Par ailleurs, comme le note Courrier International citant le New York Times, “la décision du président […] d’inviter Mahinda Rajapakse à revenir au pouvoir va à l’encontre des promesses qu’il avait faites d’enquêter sur les actions de l’ancien exécutif pendant la longue guerre civile du pays”,de 1983 à 2009.“Au cours de ses dix années au pouvoir (2005-2015), Rajapakse et son gouvernement ont été accusés de violations des droits dans le cadre de la guerre contre (la rébellion séparatiste) des Tigres tamouls. Des hommes politiques de l’opposition, des travailleurs humanitaires et des journalistes disparaissaient régulièrement, beaucoup étaient retrouvés morts", ajoute le journal.

Finalement, selon le Daily FT, un quotidien sri lankais, cité par Le Monde, cette décision a surtout été prise par Maithripala Sirisena dans l'optique de se maintenir à son poste : "Sans sourciller, le président a dirigé ce coup, dans sa tentative de rester au pouvoir après 2019, même s’il doit pour cela pactiser avec le diable".

Des marchandages parlementaires

Pour protester contre ce "pacte", des dizaines de milliers de soutiens de Ranil Wickremesinghe ont manifesté mardi pacifiquement devant sa résidence officielle à Colombo. Il y vit retranché depuis le début de la crise malgré les menaces d'expulsion manu militari. Il espère pouvoir prouver lors de la convocation du Parlement le 5 novembre qu’il disposait bel et bien d'une majorité parlementaire, centrée sur les députés de sa formation, le Parti national.

Pour l'avocate Bhavani Fonseka, cette convocation du Parlement est essentielle pour la démocratie : "La Constitution est très claire. C’est au Parlement que ce problème doit être réglé. Ce n’est pas une décision de l’exécutif, mais une décision parlementaire".

Le camp de Ranil Wickremesinghe est le premier au Parlement avec 107 sièges sur 225, quand celui de Maithripala Sirisena et du président Rajapkse n'en compte en cumulé que 96. Il leur faudrait, pour gouverner, obtenir la défection de parlementaires du côté du Premier ministre démis. Depuis quelques jours, les deux camps marchandent ferme les défections de parlementaires adverses dans l'éventualité d'un vote de confiance.

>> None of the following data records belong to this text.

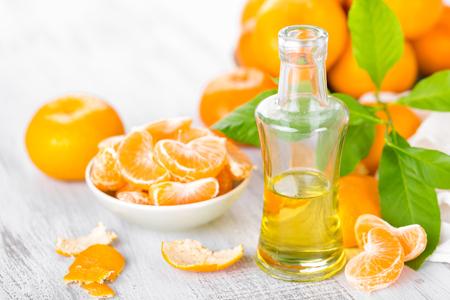 Mandarines avec des feuilles et une bouteille d'huile essentielle d'agrumes sur fond blanc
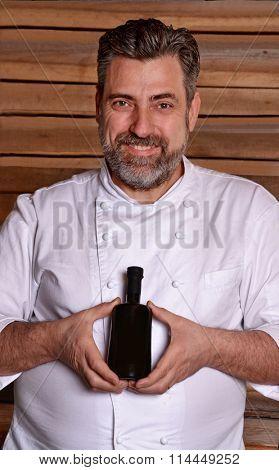 Businessman chef holding extra virgin olive oil bottle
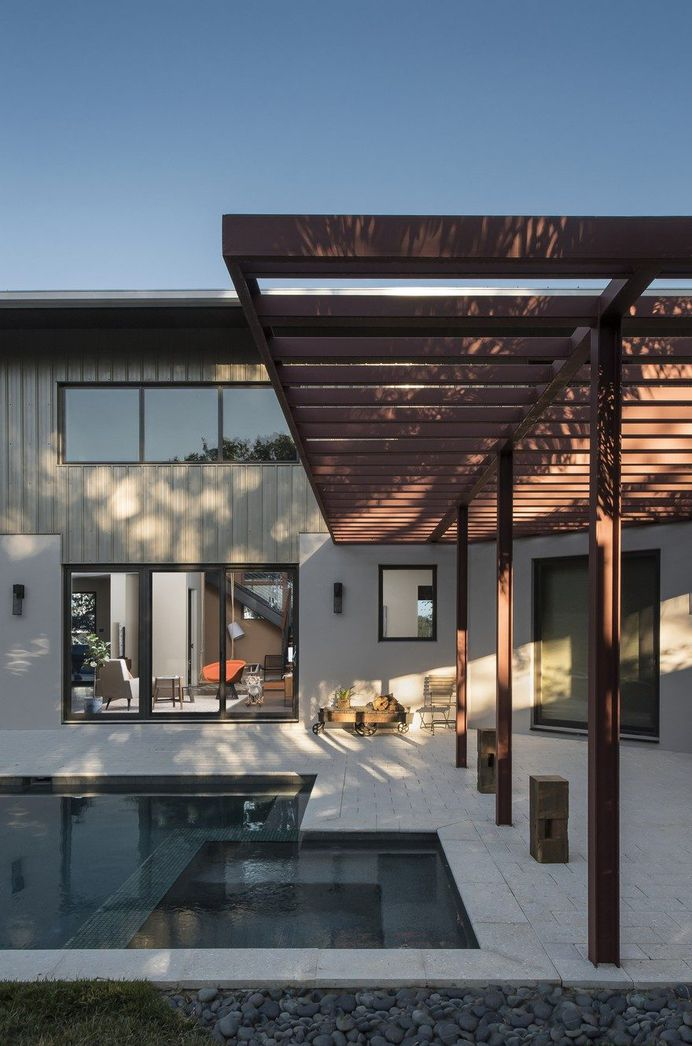 Interstruct, Inc. Turned a Former Parking Lot into a Warm and Modern Home 3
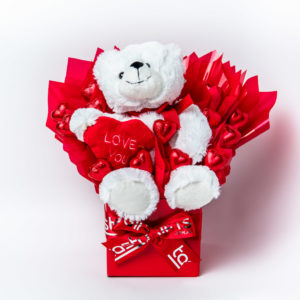 A Cuddles Bear soft toy and 13 red foil wrapped milk chocolate hearts surrounded by red cello in a small red box.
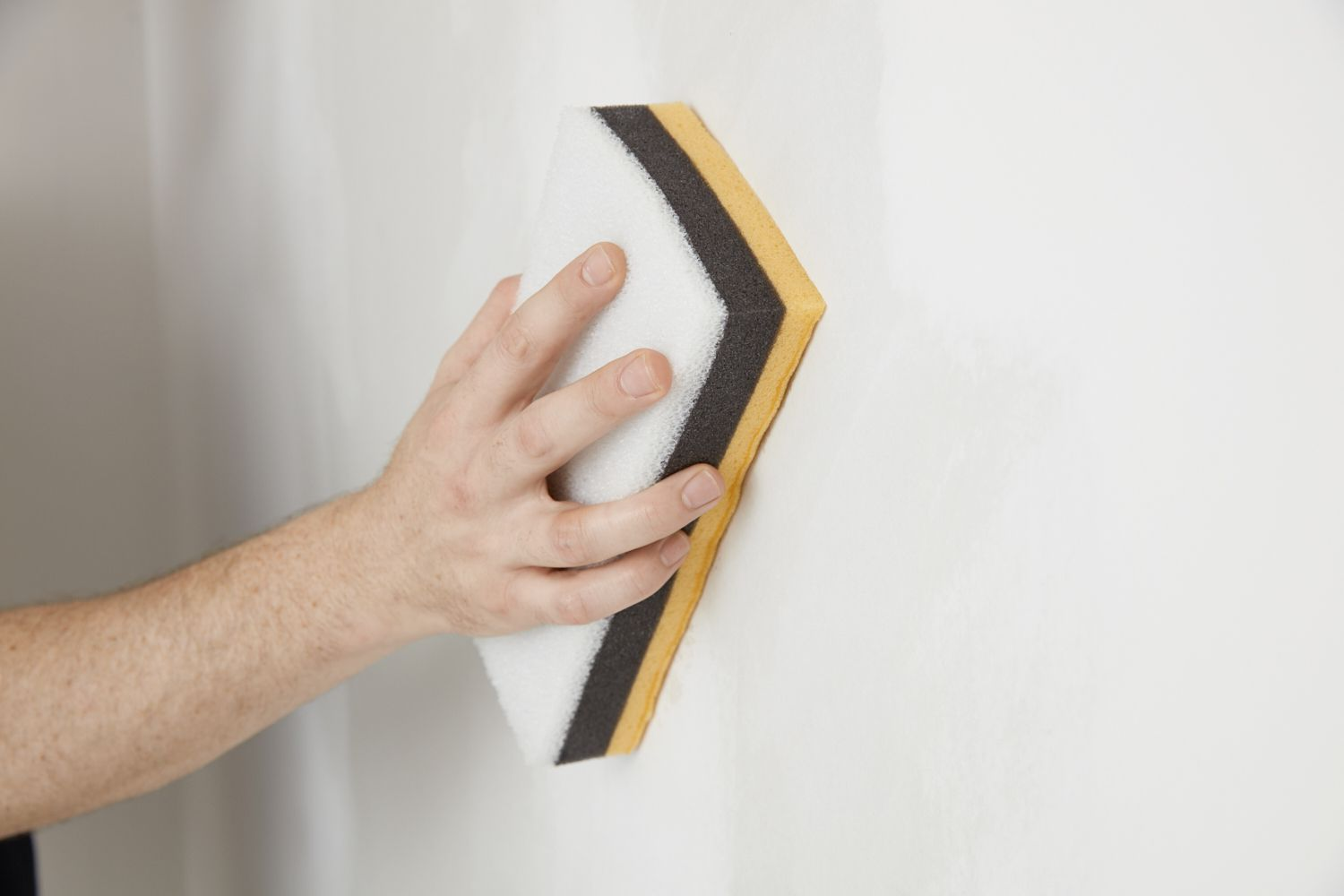 smoothing the drywall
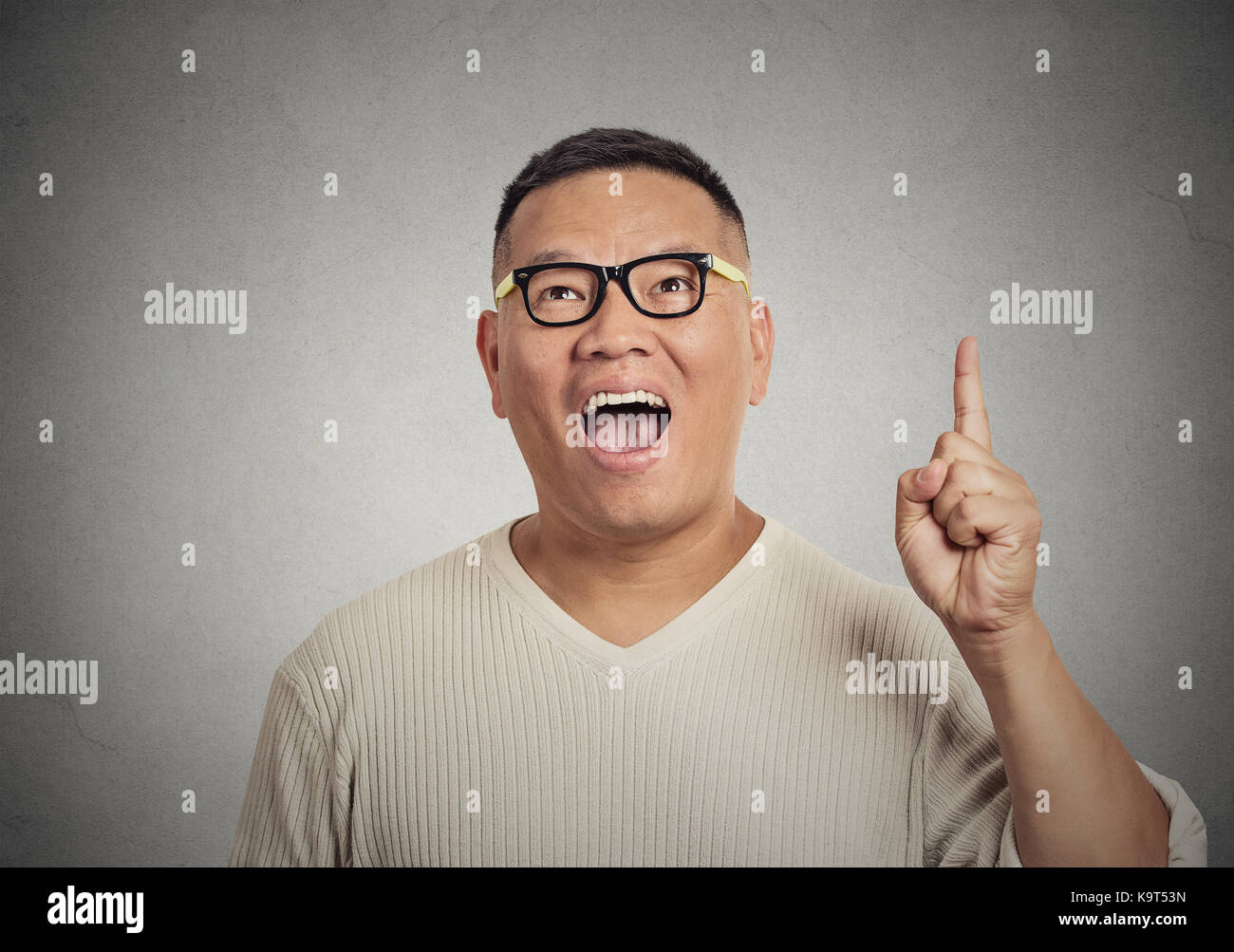 Portrait young man has an idea, pointing with finger up isolated on grey wall background. Excited guy with solution - Stock Image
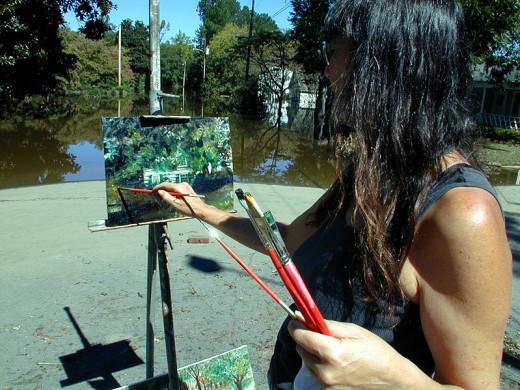 A University art teacher painting on-site.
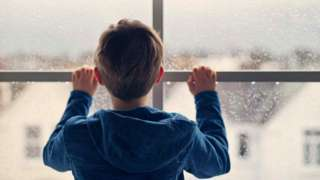 Stock image of a boy at a window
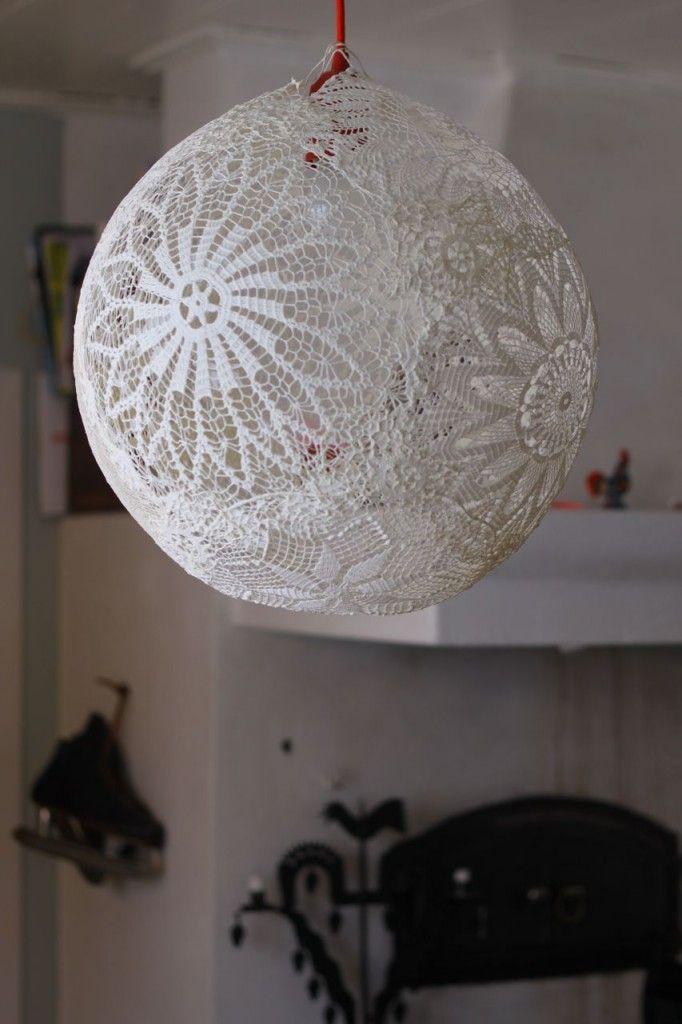 Lace balloon decoration/lamp. Blow up balloon, soak lace doilies in wallpaper glue, overlap onto balloon, add overcoat of glue, dry overnight, pop balloon to slowly deflate air, hang and enjoy! Can also add LED light to (safely) use as a lamp. Gotta try this!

Comme le décrit Courrier International, citant Times of India, "le camp Rajapakse est à la manœuvre pour rallier des élus qui l'appuieraient au Parlement. (…) Des législateurs se seraient vu proposer jusqu’à 800 millions de roupies (4 millions de d'euros) pour virer de bord et soutenir l’ancien homme fort de l’île".

Ce blocage politique est également suivi de près à New Delhi et à Pékin, engagés dans une lutte d'influence au sein de ce qui constitue traditionnellement le pré carré de la puissance régionale indienne. À la présidence du Sri Lanka, Mahinda Rajapakse avait mené une politique pro-chinoise et contracté d'importants prêts auprès de la Chine. Ce rapprochement avait fait grincer des dents au sein du gouvernement indien et laissé le Sri Lanka lourdement endetté envers Pékin. Contrairement au reste de la communauté internationale, le gouvernement chinois a ainsi été l'un des rares à féliciter Mahinda Rajapaksa pour sa nomination à la tête du gouvernement.